10. Has a history of abusing partners and/or animals- Batterers repeat their patterns and seek out partners who are submissive (or who will become submissive) and can be controlled.  Men who abuse animals are much more likely to abuse women also.

11. Drug and/or Alcohol Abuse- Although substance abuse does not cause IPV it can escalate the severity and frequency of abuse.

12.  Escalates the pace of the relationship – Wants you to move in or get married early in the relationship, usually within first few months.

13.  Wants to spend ALL of their time with you – Partners who want to spend all of their time with you want to control who you see, who you talk to, and what you do.  It’s not because you’re so fantastic that they cannot stand to be away from you.  No healthy person wants to spend all of their time with ONE person, nor can any person get all of their needs met through one relationship.

14.  Overly Charming – Charming = manipulation.  Think of charming as a verb and not an adjective.  People are charming so that they  can distract you from who they really are; manipulative, selfish, controlling, and mean.

15. Maintains Rigid, Traditional Gender Roles for Men and Women – (For male to female IPV) Man is the head of the household, in charge.  Woman is subservient, passive, dependent, cares for children, etc…


Institutionalized Sexism

On the first day of my sexism course, I present students with what I call the “Tree of Discrimination”.  A gigantic tree that I display on an easel at the front of the classroom.  I divide up the students into groups and hand out laminated paper apples.  On the apples, I ask students to write specific forms of sexism and violence against women that they can come up with.  Then the students put their “apples” onto the tree and describe the examples they came up with. The examples generally include pay inequity, the “glass ceiling”, sexual assault, rape, woman battering, female genital mutilation, femicide (sex-selective abortions), prostitution, human trafficking, etc…
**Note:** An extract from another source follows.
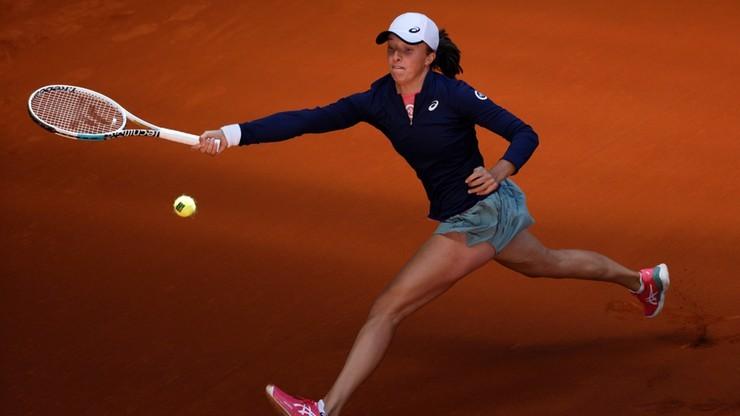 WTA w Rzymie: Świątek poznała kolejną rywalkę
Then I ask students to identify the attitudes and beliefs (in the trunk of the tree) that must be present in order for the specific acts of sexism and violence against women to persist.  These attitudes and beliefs generally include things like women are stupid, crazy and emotional and need to be controlled; women belong in the home caring for children and husbands; women need to get married- if they don’t,  something is wrong with them; women are responsible for pleasing men (in many ways- especially sexually); women are more moral than men; women are pure; women are unclean (ironic eh?), women are responsible for the “Fall” of humankind- I could go on here but I don’t really think that I need to.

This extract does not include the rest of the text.